The Process Flow in Cold Runner Systems

The process flow in cold runner systems for injection molding follows several key steps, ensuring the efficient creation of plastic parts. Here’s a detailed overview:

  1. Molten Plastic Injection: The process starts with the injection molding machine heating plastic pellets until they melt. The molten plastic is then injected under high pressure into the mold through the injection nozzle.
  2. Flow Through Sprue: The molten plastic first enters the mold through the sprue, a primary channel that directs the plastic from the injection nozzle to the runner system.
  3. Distribution via Runners: From the sprue, the molten plastic flows into the runners. The runners are a network of channels that distribute the plastic evenly to different parts of the mold. In cold runner systems, these channels are not heated, and the plastic within them will eventually cool and solidify.
  4. Entry Through Gates: The molten plastic moves from the runners into the mold cavities through gates. The gates control the flow of plastic into each cavity, influencing the quality and consistency of the final parts.
  5. Cooling and Solidification: Once the plastic fills the mold cavities, it begins to cool and solidify, taking the shape of the cavities to form the finished parts. Meanwhile, the plastic in the runners also cools and solidifies.
  6. Mold Opening and Part Ejection: After the plastic has fully solidified, the mold opens, and the solidified parts, along with the attached cold runner system (sprue, runners, and gates), are ejected from the mold.
  7. Runner Removal: The solidified runners, which are not part of the final product, are then manually or automatically removed from the finished parts. In many cases, these runners can be recycled by grinding them into pellets and reusing them in the molding process.

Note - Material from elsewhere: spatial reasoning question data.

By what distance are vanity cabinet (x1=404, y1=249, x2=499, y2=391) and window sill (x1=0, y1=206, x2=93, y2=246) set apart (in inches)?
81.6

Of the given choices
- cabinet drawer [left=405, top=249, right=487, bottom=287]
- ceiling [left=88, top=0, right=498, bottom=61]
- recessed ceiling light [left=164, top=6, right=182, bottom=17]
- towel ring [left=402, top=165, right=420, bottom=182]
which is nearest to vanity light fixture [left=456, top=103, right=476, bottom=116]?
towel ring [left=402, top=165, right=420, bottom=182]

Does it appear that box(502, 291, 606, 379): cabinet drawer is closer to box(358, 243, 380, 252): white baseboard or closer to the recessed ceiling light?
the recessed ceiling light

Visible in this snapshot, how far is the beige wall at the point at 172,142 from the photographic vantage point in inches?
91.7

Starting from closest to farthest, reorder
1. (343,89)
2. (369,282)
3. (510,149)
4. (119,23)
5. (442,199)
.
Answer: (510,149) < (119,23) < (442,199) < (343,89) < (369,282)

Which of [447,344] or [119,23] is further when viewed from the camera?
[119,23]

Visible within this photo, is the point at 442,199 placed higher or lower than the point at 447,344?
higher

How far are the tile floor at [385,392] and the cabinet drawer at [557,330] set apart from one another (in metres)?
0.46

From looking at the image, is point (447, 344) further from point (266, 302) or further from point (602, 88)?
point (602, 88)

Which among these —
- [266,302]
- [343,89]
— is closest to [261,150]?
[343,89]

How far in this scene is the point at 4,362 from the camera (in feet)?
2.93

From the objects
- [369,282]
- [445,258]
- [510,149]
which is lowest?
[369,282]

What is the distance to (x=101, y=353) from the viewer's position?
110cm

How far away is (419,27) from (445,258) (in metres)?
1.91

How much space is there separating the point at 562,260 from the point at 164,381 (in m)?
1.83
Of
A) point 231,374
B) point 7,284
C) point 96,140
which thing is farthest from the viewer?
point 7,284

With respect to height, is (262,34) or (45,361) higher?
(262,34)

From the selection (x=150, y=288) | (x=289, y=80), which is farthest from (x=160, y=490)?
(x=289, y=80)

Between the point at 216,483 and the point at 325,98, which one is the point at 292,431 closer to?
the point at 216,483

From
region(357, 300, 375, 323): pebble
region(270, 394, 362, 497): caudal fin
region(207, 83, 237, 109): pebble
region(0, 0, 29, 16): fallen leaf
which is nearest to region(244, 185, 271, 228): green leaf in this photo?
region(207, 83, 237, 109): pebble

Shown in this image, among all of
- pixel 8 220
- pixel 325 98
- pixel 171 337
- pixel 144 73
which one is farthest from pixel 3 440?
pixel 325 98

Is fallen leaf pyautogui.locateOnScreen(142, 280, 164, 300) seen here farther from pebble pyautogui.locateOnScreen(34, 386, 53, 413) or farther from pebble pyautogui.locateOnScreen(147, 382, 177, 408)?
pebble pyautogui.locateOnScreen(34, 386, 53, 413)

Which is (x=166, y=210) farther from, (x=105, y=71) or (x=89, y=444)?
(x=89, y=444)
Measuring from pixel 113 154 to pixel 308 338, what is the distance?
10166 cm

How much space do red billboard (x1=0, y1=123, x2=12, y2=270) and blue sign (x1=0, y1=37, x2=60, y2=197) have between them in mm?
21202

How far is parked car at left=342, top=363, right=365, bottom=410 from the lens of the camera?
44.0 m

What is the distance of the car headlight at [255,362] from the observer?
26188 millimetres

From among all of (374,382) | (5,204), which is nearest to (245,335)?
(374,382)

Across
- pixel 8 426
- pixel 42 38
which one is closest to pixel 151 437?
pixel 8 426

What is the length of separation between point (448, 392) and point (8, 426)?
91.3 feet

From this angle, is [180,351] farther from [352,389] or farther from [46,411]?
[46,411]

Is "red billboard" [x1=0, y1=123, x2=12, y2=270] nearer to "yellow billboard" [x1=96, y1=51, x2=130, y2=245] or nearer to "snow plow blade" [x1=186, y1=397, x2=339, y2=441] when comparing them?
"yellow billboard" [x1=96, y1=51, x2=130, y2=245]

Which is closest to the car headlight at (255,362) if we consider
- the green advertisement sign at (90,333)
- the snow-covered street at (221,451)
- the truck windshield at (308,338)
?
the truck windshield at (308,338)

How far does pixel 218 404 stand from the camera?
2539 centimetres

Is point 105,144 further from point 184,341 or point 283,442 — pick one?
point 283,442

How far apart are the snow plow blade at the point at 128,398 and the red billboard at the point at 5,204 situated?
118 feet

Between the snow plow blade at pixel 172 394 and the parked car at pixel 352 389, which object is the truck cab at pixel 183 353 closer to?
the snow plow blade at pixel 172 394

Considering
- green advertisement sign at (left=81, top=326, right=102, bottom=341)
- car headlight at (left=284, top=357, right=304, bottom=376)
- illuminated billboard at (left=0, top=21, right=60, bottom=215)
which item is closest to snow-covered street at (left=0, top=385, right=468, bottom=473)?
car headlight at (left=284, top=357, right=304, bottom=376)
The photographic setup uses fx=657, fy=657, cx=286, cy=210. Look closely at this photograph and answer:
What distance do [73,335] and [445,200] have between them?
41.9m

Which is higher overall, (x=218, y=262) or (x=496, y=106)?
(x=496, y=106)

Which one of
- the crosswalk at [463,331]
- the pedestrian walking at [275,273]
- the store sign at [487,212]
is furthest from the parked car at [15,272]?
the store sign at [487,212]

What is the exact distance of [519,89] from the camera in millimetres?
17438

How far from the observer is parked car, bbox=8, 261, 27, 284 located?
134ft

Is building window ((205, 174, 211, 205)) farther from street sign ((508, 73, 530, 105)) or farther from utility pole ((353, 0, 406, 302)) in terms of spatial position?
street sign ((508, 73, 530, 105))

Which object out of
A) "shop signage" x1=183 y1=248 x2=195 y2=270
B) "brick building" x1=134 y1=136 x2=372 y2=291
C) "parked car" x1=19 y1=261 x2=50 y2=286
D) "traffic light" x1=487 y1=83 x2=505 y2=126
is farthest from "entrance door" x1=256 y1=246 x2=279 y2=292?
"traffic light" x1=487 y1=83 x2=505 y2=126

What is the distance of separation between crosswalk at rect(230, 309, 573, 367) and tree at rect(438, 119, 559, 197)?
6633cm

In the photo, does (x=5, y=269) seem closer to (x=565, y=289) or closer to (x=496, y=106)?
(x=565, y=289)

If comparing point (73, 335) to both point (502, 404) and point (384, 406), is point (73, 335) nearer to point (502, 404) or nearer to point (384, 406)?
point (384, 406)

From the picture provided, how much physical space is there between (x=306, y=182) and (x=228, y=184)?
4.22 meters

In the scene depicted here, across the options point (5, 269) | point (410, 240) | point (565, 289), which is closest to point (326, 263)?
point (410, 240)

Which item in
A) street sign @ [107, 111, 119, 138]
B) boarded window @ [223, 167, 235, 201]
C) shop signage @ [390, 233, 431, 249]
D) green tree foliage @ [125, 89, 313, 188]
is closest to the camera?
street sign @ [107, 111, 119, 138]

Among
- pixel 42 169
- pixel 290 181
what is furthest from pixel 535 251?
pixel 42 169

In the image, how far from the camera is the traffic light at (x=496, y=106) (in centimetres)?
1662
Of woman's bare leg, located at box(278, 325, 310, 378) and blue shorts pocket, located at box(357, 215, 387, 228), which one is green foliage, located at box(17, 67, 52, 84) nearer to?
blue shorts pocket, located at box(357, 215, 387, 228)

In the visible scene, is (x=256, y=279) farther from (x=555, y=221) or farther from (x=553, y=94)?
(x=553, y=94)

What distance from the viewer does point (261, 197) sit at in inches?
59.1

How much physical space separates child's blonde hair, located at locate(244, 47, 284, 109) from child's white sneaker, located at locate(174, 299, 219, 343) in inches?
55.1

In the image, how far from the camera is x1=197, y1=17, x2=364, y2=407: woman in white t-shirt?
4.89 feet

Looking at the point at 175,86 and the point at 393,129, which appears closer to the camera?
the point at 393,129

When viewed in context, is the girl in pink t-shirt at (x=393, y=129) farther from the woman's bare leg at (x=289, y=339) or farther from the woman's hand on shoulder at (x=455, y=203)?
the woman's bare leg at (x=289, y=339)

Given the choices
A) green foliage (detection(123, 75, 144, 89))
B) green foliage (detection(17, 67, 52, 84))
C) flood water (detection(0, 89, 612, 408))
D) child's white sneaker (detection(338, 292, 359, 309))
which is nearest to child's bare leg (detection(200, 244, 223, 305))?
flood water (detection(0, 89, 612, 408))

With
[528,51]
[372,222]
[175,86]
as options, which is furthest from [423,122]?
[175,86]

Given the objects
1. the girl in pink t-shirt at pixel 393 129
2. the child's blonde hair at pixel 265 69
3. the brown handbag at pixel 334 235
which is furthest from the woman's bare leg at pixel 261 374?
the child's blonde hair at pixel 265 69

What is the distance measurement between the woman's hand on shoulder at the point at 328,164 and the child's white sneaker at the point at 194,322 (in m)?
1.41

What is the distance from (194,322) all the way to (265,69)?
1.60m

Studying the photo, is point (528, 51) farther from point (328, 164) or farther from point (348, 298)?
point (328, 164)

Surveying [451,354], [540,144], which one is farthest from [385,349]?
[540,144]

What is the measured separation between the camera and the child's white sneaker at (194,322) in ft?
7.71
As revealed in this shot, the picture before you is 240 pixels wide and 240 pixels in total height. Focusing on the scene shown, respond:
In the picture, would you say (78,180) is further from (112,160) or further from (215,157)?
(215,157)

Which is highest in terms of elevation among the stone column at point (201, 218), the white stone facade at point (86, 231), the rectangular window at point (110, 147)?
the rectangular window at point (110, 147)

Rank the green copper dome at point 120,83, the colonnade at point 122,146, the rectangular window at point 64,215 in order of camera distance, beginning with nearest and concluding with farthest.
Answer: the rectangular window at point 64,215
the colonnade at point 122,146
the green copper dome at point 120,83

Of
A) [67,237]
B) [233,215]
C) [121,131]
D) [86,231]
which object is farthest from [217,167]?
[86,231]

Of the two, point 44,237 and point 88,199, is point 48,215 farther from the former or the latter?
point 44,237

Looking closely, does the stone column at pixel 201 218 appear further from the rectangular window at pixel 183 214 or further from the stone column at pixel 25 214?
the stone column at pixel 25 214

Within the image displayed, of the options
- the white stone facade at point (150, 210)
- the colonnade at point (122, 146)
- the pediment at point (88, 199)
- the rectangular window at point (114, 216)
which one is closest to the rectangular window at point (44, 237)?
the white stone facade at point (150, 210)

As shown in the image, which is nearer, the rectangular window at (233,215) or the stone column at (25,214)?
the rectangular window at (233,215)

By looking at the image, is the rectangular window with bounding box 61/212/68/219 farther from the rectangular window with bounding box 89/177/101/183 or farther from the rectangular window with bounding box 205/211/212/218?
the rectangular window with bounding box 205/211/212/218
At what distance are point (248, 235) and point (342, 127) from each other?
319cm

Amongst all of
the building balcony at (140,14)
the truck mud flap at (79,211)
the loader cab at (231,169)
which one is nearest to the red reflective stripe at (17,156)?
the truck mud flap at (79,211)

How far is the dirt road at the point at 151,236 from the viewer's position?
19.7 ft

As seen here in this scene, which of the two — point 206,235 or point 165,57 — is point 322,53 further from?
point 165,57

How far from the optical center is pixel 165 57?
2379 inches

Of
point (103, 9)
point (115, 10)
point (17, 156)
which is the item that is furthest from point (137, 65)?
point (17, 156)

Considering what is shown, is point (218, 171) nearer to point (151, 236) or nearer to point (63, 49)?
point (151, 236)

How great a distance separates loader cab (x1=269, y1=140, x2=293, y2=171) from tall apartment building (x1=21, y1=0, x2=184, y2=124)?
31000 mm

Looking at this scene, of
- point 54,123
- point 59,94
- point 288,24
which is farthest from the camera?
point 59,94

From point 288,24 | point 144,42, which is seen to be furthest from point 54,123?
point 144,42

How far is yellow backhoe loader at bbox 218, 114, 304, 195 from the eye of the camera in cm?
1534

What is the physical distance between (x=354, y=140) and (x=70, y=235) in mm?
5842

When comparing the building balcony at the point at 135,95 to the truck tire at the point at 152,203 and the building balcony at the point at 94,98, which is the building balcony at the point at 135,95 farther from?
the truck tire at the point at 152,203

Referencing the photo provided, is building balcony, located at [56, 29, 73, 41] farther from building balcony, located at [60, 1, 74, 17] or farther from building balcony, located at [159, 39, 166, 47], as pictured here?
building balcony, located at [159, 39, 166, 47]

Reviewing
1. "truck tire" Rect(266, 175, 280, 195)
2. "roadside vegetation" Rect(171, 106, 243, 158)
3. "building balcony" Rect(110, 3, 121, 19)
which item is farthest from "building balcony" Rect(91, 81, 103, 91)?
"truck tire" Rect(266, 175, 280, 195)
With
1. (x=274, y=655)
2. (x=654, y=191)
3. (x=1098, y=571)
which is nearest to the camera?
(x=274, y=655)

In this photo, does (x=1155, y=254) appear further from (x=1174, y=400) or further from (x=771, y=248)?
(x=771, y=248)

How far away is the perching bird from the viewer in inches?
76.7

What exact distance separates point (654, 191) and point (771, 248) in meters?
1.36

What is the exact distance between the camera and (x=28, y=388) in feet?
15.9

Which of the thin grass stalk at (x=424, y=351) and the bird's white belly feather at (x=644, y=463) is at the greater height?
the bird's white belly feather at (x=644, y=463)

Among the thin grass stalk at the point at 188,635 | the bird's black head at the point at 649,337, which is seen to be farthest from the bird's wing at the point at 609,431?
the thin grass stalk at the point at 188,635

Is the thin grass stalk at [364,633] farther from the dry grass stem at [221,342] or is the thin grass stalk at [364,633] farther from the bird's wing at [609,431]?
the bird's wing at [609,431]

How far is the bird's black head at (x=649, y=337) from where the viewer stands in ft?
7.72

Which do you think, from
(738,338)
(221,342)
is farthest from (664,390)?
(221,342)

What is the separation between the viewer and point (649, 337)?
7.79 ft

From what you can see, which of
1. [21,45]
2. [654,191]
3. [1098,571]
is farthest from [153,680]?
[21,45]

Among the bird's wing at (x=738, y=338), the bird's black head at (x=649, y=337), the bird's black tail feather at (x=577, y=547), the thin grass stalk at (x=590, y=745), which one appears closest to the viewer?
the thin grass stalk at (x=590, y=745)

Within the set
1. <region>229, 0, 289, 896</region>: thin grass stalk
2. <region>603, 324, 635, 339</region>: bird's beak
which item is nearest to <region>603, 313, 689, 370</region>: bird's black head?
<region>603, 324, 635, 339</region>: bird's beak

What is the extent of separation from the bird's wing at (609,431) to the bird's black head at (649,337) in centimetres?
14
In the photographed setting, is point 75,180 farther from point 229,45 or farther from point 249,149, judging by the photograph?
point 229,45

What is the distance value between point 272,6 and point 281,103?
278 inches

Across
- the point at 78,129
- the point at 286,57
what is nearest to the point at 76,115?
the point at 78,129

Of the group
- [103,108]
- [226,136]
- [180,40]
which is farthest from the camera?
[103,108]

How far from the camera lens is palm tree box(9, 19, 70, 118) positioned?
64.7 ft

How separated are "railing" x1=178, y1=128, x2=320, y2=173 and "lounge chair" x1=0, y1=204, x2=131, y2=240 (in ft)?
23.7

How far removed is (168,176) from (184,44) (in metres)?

Cold runner systems in injection molding offer a range of advantages that make them particularly suitable for certain types of production scenarios. Firstly, they come with lower initial costs compared to hot runner systems, which makes them an attractive option for companies operating within tight budget constraints or those engaged in small-scale productions. The flexibility offered by cold runner systems in terms of material and color changes is also significant, as it allows for quick and easy switches between different types of plastics and colors. This is especially beneficial for manufacturers who need to produce parts in small batches or wish to frequently change colors.

Furthermore, the simplicity in design and operation of cold runner systems translates into ease of maintenance and reduced downtime, an advantage for manufacturers seeking straightforward solutions with fewer technical complexities. They are particularly favored for prototyping and short production runs, given their capacity for quick and cost-effective mold modifications.

Another notable advantage is the ability to recycle the runners produced in cold runner systems. Unlike hot runner systems, where the material remains molten, the solidified runners from cold systems can be ground up and reused, contributing to material savings and environmental sustainability. Additionally, cold runner systems present a reduced risk of thermal degradation of the material since the plastic cools down more uniformly.


Cold runner systems in injection molding, while beneficial in certain scenarios, have several disadvantages that may impact their effectiveness for particular applications. This issue is compounded by longer cycle times, as both product and runners must cool and solidify before ejection, reducing overall production efficiency.

While cold runner systems might save on the energy required for heating, the extended cycle times and the energy needed for regrinding and recycling runners may lead to higher overall energy consumption.


Cold runner systems offer a practical solution in injection molding, particularly for projects with limited budgets or requiring frequent changes in materials or colors. Despite their limitations, they remain a valuable option in many scenarios due to their cost-effectiveness and flexibility.